Amazon says it completed its first delivery by drone, in what the global online retailer hopes will become a trend in automated shipments by air.

The delivery to a customer near Cambridge, England, was announced in a tweet by Amazon founder and chief executive Jeff Bezos.

"First-ever #AmazonPrimeAir customer delivery is in the books. 13 min—click to delivery," he wrote of the December 7 order.

A quadcopter drone delivered an Amazon Fire TV box and a bag of popcorn to a customer identified only as Richard B.

Amazon has been testing drone deliveries in the U.S. and elsewhere. It has complained that the regulatory environment in the United States for these automated deliveries is more cumbersome.

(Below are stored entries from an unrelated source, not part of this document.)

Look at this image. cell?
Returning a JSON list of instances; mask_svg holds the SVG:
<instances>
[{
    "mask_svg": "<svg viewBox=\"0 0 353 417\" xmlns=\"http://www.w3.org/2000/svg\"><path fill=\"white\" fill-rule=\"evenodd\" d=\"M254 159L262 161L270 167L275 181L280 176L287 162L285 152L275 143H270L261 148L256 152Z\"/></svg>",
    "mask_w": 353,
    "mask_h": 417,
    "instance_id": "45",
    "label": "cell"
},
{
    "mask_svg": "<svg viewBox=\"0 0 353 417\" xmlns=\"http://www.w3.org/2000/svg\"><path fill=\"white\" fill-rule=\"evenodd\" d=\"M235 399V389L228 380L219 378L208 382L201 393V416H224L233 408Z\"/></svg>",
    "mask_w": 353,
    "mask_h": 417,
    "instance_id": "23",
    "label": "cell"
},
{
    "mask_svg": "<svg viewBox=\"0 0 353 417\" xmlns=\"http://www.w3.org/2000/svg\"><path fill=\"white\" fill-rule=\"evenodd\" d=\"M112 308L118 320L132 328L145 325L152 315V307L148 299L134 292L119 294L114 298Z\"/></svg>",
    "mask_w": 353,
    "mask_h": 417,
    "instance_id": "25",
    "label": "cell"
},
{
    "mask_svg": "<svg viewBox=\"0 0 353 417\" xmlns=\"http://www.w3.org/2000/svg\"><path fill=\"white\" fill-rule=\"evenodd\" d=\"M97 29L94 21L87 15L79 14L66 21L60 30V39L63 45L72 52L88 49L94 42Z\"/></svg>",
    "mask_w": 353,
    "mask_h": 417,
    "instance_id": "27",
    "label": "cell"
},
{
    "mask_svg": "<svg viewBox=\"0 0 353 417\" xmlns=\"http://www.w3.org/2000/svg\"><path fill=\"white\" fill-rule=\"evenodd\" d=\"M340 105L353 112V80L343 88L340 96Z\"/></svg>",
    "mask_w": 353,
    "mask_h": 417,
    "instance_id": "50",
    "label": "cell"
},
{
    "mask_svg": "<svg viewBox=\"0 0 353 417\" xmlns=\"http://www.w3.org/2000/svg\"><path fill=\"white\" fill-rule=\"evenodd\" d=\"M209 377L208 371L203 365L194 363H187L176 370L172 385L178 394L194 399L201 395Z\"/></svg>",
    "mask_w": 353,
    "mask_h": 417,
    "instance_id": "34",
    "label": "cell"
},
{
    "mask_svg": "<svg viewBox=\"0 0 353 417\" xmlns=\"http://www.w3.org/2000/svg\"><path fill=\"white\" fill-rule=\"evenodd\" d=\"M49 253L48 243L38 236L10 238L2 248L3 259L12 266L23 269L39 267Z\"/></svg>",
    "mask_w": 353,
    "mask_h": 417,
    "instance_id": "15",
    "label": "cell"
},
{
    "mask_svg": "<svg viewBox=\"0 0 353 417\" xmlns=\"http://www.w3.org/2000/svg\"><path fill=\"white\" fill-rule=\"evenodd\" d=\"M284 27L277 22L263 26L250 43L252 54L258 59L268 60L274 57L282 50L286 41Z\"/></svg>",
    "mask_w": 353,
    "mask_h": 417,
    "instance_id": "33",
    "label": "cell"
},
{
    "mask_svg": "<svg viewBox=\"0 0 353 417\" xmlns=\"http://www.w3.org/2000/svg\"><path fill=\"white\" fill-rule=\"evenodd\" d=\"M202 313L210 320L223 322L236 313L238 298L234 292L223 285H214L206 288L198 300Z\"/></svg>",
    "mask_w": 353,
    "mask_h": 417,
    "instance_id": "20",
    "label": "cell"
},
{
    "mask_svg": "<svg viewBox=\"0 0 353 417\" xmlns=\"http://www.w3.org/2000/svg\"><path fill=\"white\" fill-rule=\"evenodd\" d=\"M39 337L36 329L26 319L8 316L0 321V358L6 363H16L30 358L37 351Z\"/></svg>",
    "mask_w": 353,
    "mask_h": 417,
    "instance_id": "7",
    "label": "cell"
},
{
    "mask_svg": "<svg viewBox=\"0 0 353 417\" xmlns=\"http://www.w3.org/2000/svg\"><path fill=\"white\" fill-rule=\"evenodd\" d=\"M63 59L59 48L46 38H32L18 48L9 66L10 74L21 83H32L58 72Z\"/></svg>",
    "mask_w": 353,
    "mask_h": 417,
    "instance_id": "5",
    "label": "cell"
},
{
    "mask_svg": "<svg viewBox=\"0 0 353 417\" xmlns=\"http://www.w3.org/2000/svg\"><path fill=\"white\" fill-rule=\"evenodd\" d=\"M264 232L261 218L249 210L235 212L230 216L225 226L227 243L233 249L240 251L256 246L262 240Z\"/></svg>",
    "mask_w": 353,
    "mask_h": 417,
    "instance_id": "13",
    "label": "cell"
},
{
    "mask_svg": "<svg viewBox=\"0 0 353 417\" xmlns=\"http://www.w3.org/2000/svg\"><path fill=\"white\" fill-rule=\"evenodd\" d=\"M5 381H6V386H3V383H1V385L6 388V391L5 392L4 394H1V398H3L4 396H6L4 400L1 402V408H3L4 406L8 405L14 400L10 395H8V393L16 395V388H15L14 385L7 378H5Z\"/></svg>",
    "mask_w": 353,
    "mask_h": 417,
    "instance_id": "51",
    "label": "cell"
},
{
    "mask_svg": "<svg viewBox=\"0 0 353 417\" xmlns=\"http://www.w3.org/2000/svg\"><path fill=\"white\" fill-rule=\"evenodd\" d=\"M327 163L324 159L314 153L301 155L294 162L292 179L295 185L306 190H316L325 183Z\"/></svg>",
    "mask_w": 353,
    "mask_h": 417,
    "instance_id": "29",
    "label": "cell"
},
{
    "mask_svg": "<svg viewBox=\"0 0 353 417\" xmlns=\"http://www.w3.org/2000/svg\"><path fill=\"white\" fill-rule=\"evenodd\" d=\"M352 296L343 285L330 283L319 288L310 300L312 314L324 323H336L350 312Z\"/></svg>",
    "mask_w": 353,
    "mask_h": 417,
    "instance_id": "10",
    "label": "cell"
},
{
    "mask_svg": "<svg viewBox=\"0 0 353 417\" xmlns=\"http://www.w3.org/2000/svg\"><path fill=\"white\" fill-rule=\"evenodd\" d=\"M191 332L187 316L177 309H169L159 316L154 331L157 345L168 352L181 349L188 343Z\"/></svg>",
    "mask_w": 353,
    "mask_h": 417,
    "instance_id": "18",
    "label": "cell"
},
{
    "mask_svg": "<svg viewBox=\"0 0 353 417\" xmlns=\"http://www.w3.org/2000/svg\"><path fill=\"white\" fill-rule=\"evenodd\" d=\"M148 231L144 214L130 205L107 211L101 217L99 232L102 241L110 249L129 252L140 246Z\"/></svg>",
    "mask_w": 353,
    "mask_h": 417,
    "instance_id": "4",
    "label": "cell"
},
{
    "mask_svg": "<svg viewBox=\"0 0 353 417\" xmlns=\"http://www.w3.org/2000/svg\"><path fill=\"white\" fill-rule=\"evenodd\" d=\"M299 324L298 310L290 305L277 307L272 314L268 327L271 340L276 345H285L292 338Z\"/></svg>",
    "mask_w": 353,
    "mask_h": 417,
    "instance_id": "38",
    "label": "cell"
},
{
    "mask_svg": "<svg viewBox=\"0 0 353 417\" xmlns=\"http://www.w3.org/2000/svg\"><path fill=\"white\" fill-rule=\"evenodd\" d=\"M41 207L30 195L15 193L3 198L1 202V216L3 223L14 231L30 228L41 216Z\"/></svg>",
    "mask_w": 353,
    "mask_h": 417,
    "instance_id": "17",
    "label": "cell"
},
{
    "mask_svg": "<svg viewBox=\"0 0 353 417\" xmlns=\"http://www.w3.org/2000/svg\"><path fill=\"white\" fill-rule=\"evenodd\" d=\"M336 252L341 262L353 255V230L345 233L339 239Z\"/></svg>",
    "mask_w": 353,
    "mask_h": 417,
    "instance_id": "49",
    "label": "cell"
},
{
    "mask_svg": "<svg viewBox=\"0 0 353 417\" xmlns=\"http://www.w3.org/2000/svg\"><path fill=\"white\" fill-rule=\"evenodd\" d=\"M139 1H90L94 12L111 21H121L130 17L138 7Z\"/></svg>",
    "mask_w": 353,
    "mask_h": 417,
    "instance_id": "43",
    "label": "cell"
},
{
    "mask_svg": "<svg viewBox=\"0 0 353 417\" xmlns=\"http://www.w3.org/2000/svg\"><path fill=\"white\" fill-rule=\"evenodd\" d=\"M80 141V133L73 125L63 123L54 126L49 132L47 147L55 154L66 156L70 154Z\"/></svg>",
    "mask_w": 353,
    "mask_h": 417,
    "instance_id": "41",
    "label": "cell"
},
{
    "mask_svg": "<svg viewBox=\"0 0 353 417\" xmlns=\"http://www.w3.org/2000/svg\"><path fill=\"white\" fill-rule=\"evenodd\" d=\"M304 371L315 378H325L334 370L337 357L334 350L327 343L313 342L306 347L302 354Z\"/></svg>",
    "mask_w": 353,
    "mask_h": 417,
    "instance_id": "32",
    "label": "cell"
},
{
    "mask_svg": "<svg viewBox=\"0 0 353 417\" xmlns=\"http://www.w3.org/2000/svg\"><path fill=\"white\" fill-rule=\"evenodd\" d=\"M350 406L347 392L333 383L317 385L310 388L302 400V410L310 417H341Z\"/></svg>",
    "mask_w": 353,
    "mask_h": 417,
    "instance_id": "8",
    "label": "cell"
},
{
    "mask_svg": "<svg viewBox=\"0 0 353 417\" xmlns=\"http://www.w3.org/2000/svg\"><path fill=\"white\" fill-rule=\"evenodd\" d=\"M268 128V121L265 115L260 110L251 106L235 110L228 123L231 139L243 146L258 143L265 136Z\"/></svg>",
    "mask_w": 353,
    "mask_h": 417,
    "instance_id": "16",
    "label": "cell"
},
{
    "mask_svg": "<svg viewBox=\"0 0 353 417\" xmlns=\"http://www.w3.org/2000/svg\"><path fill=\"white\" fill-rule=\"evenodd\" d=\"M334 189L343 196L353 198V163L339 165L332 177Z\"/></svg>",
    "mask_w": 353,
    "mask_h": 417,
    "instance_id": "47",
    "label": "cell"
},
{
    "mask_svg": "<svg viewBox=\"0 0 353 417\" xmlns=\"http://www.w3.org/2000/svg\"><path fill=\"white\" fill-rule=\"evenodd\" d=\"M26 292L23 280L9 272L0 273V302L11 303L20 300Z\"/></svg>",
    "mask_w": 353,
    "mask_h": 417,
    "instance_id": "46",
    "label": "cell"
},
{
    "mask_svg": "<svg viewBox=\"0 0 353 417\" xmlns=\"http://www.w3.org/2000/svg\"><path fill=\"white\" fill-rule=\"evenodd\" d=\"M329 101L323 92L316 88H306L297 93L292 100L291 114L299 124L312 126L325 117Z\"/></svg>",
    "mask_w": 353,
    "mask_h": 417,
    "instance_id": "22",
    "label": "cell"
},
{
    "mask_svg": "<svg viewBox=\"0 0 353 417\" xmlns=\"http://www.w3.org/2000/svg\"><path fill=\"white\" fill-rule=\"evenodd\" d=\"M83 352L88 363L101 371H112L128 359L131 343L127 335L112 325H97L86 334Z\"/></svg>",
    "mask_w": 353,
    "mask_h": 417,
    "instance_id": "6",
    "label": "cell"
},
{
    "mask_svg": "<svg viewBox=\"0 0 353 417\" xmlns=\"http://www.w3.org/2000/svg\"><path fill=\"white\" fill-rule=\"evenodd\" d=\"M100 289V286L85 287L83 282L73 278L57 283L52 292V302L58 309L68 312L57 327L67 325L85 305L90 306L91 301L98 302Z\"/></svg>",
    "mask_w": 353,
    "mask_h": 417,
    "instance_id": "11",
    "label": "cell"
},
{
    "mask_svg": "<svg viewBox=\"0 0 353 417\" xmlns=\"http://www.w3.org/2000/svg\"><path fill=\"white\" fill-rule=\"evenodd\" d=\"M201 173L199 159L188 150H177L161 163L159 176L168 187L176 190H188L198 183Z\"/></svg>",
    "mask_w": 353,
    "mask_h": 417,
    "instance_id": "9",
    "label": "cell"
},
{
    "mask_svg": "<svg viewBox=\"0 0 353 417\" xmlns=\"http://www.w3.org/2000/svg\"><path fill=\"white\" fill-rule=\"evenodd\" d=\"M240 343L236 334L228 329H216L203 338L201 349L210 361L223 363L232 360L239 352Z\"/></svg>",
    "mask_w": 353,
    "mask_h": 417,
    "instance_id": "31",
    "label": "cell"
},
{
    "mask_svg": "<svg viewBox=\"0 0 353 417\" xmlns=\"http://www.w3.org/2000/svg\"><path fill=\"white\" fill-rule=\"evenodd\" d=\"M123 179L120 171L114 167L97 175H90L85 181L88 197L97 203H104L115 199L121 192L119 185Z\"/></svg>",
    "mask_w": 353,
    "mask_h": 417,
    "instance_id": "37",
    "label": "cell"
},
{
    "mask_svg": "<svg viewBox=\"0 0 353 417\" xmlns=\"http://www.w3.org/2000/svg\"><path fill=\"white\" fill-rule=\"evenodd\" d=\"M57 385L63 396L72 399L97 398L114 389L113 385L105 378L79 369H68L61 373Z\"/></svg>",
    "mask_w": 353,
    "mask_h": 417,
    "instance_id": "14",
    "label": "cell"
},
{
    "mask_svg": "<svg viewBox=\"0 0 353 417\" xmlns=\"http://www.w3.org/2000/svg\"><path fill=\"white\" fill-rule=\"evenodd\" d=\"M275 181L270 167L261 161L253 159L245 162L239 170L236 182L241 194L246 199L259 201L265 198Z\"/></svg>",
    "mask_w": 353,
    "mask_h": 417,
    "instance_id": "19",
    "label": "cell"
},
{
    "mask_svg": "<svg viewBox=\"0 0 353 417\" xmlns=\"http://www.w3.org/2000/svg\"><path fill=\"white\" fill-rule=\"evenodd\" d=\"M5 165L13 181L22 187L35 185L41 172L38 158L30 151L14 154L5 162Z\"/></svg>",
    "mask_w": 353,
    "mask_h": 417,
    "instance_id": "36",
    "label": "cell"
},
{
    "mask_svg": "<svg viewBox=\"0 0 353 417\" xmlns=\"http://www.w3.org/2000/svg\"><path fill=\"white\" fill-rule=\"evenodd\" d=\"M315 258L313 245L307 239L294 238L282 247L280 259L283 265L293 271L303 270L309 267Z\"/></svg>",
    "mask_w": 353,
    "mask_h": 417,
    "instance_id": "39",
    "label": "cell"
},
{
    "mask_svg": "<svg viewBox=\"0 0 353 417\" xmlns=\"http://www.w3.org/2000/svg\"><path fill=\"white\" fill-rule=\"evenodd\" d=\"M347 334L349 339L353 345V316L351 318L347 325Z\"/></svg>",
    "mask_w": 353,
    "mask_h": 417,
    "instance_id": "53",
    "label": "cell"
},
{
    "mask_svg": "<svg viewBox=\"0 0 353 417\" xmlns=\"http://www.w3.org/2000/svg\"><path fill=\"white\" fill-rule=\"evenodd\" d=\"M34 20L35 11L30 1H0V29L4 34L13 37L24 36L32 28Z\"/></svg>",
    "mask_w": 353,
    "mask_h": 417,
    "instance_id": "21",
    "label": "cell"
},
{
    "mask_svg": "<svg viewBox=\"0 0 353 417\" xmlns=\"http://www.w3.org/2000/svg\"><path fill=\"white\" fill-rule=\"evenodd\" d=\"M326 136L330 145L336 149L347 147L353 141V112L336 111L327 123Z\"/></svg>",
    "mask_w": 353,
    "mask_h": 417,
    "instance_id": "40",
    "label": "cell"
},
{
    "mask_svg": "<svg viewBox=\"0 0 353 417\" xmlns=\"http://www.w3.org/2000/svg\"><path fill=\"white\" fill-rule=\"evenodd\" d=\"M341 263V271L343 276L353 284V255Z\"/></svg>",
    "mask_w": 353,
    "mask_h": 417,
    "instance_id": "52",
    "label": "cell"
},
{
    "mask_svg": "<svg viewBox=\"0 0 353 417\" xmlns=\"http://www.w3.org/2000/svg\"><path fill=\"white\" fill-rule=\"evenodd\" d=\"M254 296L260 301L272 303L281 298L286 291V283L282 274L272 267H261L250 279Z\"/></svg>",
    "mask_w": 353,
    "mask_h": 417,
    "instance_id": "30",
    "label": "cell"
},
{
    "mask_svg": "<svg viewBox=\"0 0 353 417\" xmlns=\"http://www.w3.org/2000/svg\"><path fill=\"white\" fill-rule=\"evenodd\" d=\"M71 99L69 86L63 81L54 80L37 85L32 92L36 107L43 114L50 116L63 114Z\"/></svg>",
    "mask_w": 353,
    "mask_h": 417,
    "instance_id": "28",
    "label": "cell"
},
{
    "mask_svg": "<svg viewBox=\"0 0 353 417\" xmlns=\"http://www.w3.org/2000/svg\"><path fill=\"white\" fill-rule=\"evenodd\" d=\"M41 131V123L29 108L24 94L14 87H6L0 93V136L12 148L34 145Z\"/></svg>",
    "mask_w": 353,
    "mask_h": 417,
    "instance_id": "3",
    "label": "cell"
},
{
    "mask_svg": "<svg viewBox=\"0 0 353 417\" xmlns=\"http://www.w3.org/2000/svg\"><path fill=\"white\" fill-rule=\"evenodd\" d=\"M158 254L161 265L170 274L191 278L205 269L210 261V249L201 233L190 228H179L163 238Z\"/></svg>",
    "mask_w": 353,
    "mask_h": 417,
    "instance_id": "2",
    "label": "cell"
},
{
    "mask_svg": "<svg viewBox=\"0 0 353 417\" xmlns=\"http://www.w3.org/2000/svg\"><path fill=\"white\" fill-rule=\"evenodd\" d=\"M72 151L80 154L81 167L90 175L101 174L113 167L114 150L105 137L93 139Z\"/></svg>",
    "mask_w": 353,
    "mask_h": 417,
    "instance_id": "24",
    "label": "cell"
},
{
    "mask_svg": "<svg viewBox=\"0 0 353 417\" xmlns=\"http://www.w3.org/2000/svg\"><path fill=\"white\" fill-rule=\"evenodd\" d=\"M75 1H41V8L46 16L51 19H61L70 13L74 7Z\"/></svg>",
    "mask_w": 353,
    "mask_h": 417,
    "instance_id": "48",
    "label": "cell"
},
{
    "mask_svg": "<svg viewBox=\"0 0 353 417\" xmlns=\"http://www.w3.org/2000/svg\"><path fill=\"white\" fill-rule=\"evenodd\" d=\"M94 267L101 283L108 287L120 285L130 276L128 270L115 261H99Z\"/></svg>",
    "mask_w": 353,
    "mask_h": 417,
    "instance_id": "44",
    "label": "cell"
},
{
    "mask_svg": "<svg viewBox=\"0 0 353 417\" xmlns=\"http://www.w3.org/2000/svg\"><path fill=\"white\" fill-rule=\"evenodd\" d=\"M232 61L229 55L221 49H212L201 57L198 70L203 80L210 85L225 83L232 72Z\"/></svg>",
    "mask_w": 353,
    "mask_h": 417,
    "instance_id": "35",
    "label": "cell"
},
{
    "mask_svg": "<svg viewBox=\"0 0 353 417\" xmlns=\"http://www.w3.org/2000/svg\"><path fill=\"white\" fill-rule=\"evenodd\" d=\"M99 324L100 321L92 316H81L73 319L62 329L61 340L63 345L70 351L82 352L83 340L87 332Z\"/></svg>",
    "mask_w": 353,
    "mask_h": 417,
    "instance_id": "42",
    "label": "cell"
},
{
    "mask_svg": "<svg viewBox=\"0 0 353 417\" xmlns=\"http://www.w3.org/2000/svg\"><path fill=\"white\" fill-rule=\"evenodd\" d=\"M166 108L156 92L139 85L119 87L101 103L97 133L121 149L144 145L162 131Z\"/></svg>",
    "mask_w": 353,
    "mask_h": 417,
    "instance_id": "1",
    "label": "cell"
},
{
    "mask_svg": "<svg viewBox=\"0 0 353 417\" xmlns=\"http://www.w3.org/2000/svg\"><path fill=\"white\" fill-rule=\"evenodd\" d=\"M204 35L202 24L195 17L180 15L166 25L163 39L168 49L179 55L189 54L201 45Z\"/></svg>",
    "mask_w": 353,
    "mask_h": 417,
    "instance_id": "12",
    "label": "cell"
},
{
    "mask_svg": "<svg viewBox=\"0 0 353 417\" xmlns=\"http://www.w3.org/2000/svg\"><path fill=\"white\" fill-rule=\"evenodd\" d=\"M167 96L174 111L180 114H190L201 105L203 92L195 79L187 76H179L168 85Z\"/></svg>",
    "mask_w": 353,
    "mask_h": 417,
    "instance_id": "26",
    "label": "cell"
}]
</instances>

Amazon is not the only group working on drone deliveries. Google parent Alphabet has a project known as Wing. Some reports say U.S. retailer Wal-Mart is also studying drone deliveries.

In the U.S., the first commercial drone delivery was made in July 2016 when convenience store 7-Eleven, with drone startup Flirtey, transported a chicken sandwich, hot coffee and donuts to a customer near Reno, Nev.

Project Wing announced plans this year to deliver burritos in partnership with U.S. food chain Chipotle to students at Virginia Tech University, one of the campuses where drone research is being conducted.

U.S. officials earlier in 2016 announced the first steps in drone regulations, covering applications such as news gathering and commercial flights over populated areas.

But the rules stopped short of allowing some long-sought applications, including delivery of goods in populated areas.

Amazon received British approval in 2016 for flying drones that are no longer within sight of their operators in rural and suburban areas; having one person operate several highly automated drones; and testing devices to make the drones able to identify and avoid obstacles.